The evening of December 5 saw novelist and musician Amit Chaudhuri pay a musical tribute to Rammohan Roy on the occasion of his 250th birth anniversary. Chaudhuri presented and discussed the result of his experimentation with khayal and raga — a new raga called Rammohan.
Chaudhuri’s musical experiments were described in his book Finding the Raga (winner of the 2022 James Tait Black Prize). The book saw Chaudhuri explore khayal and how, in contrast to the Western idea of harmony, the raga approaches a simultaneity of notes and their interrelationships. Taking these thoughts further, Chaudhuri’s subsequent projects — a composition of a new raga based on the Western classical tune, O Sole Mio, emerged from his belief that rather than melodies being based on ragas, ragas are investigations into melodies, slowing them down to reflect on and creatively explore their structures and forms.
Chaudhuri said the new way of thinking what the raga represents adds to the idea of how progression might happen beyond the linear movement of the musical scale. Earlier this year, he performed a raga and khayal compositions arising from O Sole Mio at the Holywell Music Room, Oxford, and at Smith College, Massachusetts.
Raga Rammohan, Chaudhuri said, emerges from a similar line of thinking and openness to experiment.

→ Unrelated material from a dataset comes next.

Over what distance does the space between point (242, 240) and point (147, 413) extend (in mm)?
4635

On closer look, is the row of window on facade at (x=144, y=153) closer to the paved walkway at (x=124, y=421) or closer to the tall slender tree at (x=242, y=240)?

Taking his cue from Ravi Shankar's creation of Mohankauns in response to Mahatma Gandhi's passing away, where the sitar maestro decided to incorporate the notes ga ni dha to invoke Gandhi, Chaudhuri combined Ramkeli and Mohankauns (Ram from Ramkeli and Mohan from Mohankauns) to create raga Rammohan.
The programme was organised jointly by the Kolkata Society for Rammohan Roy Reappraisal at 250 and Navras School of Performing Arts and was a part of the ongoing 250th birth anniversary celebrations of Raja Rammohan Roy being conducted by the society, which aims at bringing out the many facets of Rammohan both in the intellectual and musical scene.